See the paper for the full tables, ablations, cost analysis, and cross-judge/cross-LLM robustness checks.

Reproducibility notes

  • Committed: all experiment scripts, the per-run result JSONs, the synthetic analytical benchmark, the Active Service scenarios, and the reference prototype.
  • Not committed (regenerable / third-party): the vector-index cache (experiments/chroma_db/), the raw benchmark datasets (benchmarks/*/data/, fetched via the script), and a few large LongMemEval-derived dumps (rebuilt by the pipeline). See the .gitignore for the exact list and the per-directory READMEs for how each is regenerated.

Cite this work

If you use this work, please cite the paper (arXiv:2606.16707):

@article{li2026userascode,
  title         = {User as Code: Executable Memory for Personalized Agents},
  author        = {Li, Bojie},
  journal       = {arXiv preprint arXiv:2606.16707},
  year          = {2026},
  eprint        = {2606.16707},
  archivePrefix = {arXiv},
  primaryClass  = {cs.AI},
  url           = {https://arxiv.org/abs/2606.16707}
}

License

Code and documentation are released under the Apache License 2.0 (see also NOTICE).

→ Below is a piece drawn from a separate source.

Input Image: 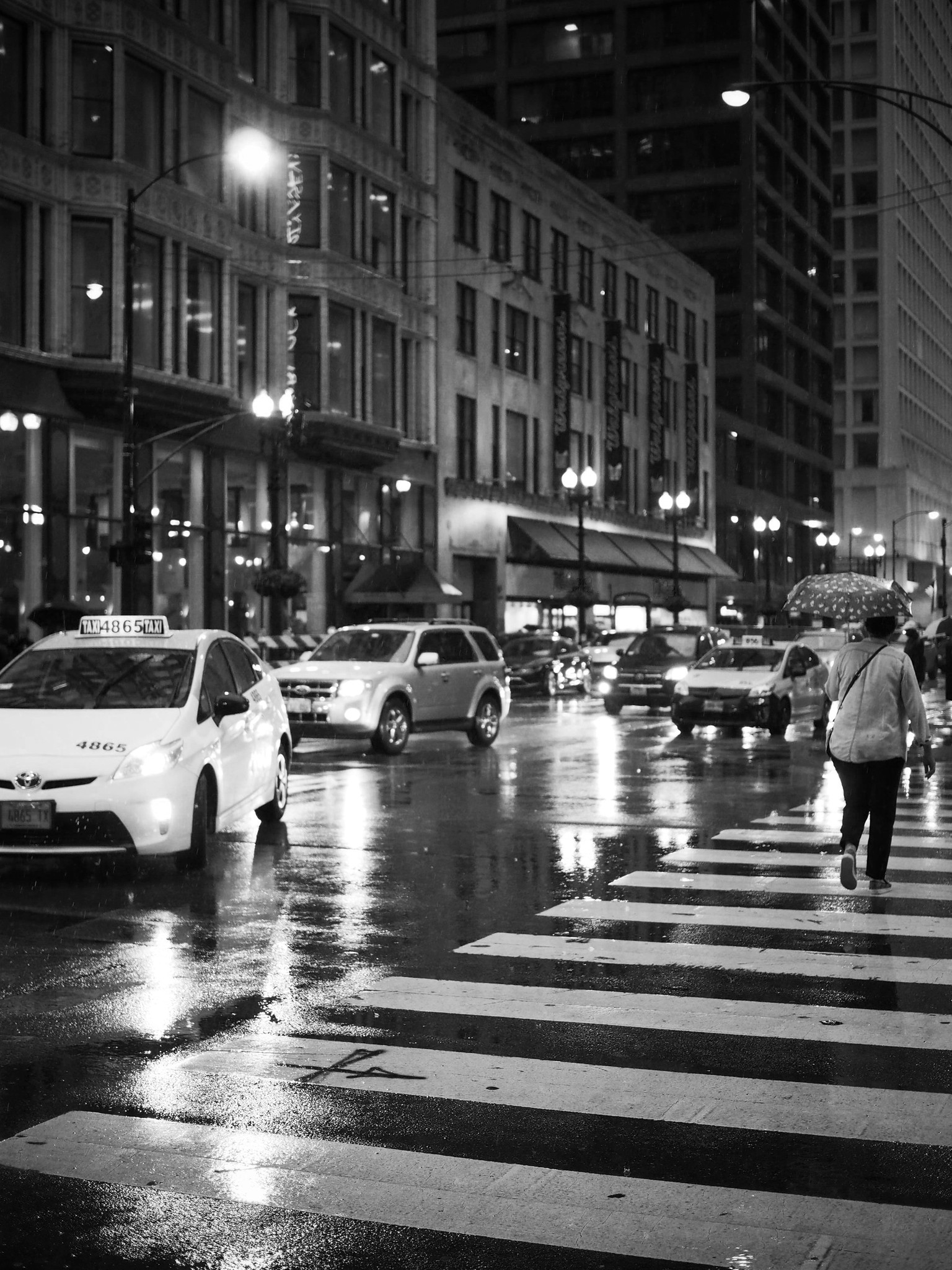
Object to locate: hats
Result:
[901,621,916,630]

Third-party datasets (LOCOMO, LongMemEval) and memory libraries (Mem0, A-MEM, MemMachine, EverMemOS, Hindsight) are governed by their own licenses and are not included here.

About

Executable memory for personalized agents: represent a user's memory as typed Python state + constraints an interpreter can run, instead of retrieved text. Code, experiments, and reference implementation for the paper (arXiv:2606.16707).